View of the dramatic arts building facing east, Yale University, courtesy of KPMB architects, rendering by ADHOC studio.
An architectural rendering of the new Dramatic Arts Building from York Street. The building will include a new theater for the Yale Rep.
View full image
For almost 60 years, the Yale Repertory Theatre has staged most productions from a converted church at Chapel and York Streets—cozy, but missing the amenities and backstage facilities that a professional theater needs. The Rep may soon have a state-of-the-art new home: The university recently released renderings for a seven-story, 207,000-square-foot Dramatic Arts Building at the corner of Crown and York Streets.
James Bundy ’95MFA, dean of the David Geffen School of Drama at Yale and artistic director of the Rep, says it’s been a long time coming. “My office has on a bookshelf the schematic facilities plans of three previous deans that were unfulfilled.”

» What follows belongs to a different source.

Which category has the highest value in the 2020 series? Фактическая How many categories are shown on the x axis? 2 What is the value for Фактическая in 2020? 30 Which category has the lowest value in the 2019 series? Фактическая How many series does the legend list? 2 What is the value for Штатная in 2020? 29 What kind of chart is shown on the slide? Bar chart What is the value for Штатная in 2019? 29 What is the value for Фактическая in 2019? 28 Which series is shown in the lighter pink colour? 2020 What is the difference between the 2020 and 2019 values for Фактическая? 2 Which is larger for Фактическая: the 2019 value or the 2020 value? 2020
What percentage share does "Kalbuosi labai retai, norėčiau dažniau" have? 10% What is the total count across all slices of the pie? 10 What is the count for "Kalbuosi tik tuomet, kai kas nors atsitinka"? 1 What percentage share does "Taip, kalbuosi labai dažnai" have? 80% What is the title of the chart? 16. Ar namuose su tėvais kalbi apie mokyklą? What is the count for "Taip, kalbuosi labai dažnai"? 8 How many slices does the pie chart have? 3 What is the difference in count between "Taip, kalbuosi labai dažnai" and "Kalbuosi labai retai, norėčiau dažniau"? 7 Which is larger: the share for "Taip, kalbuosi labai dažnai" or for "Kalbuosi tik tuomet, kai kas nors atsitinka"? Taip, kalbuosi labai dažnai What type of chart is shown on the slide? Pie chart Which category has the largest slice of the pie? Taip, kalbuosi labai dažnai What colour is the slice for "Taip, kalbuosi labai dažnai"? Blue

This time looks more promising. “When it seemed like we were doing well enough on the fundraising front,” Bundy says, “the university determined that it was time to hire an architect for the actual design.” Thanks to a pivotal (and anonymous) lead gift and other essential gifts, Yale retained KPMB Architects.Now, he says, the design is being priced for presentation to the Yale Corporation for approval.
The new building will do a lot more than house the Rep. For the first time, the entire David Geffen School of Drama will be under the same roof as a large portion of the undergraduate Program in Theater, Dance, and Performance Studies, as well as a dedicated rehearsal space for the Yale Dramat. “In addition to two theaters, the building allows us to have colocated professional-quality production shops in scenery, paint, costumes, props, lighting, sound, and projection,” says Bundy. “This cuts down on the number of times materials have to be trucked, so it’s more efficient and safer. It allows us to have purpose-built classrooms and rehearsal halls that don’t have giant columns in the middle of them obstructing people’s movement.”
The building is organized around central collaboration spaces alongside a feature staircase that the architects call “Theater Street”; they hope it will make for chance encounters that strike creative sparks. Visible from the street, the ornamental steel feature staircase flows to social and coworking spaces on each level. “We’re in a pretty specialized and detailed field,” Bundy says. “And what’s been wonderful is that the architects have managed to fit a very complicated program into an elegant facility and also create social spaces for undergraduates and graduate students and faculty and staff to see each other, run into each other, and create all kinds of connections throughout the theater community at Yale.”
Bundy, who will step down as dean in June and return to full-time teaching, has been inspired by the project’s wide support. “It’s not just the ‘theater people’ who are making it happen. It’s really a university-wide commitment of alumni and friends and especially of the presidents and the provosts who have worked on it.”
The new building will also be a beacon for locals, with sweeping swaths of glass on its limestone façade. “People will see light emanating from that space as they walk by in the evening,” Bundy says. “And the sense of accessibility to the community will be radically different. As pretty as the former Calvary Baptist Church is, the architecture itself is not welcoming or accessible. And so the warmth and the availability of the theater space, which will be open during the daytime with a coffee shop, is going to transform our community’s relationship to Yale Repertory Theatre.”